# [Assignment]
Can you quote the records below in full, word for word?

+++ Material shown +++

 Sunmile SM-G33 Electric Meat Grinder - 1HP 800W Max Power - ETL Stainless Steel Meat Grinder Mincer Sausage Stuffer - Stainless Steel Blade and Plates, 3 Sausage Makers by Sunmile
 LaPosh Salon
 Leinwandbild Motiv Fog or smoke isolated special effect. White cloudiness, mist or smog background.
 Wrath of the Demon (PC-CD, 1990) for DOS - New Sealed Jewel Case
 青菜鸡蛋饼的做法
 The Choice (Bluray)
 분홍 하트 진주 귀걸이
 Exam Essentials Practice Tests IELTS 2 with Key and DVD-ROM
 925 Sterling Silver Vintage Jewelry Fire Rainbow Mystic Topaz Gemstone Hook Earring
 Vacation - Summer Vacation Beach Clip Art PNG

+++

# [Task solution]
 Sunmile SM-G33 Electric Meat Grinder - 1HP 800W Max Power - ETL Stainless Steel Meat Grinder Mincer Sausage Stuffer - Stainless Steel Blade and Plates, 3 Sausage Makers by Sunmile
 LaPosh Salon
 Leinwandbild Motiv Fog or smoke isolated special effect. White cloudiness, mist or smog background.
 Wrath of the Demon (PC-CD, 1990) for DOS - New Sealed Jewel Case
 青菜鸡蛋饼的做法
 The Choice (Bluray)
 분홍 하트 진주 귀걸이
 Exam Essentials Practice Tests IELTS 2 with Key and DVD-ROM
 925 Sterling Silver Vintage Jewelry Fire Rainbow Mystic Topaz Gemstone Hook Earring
 Vacation - Summer Vacation Beach Clip Art PNG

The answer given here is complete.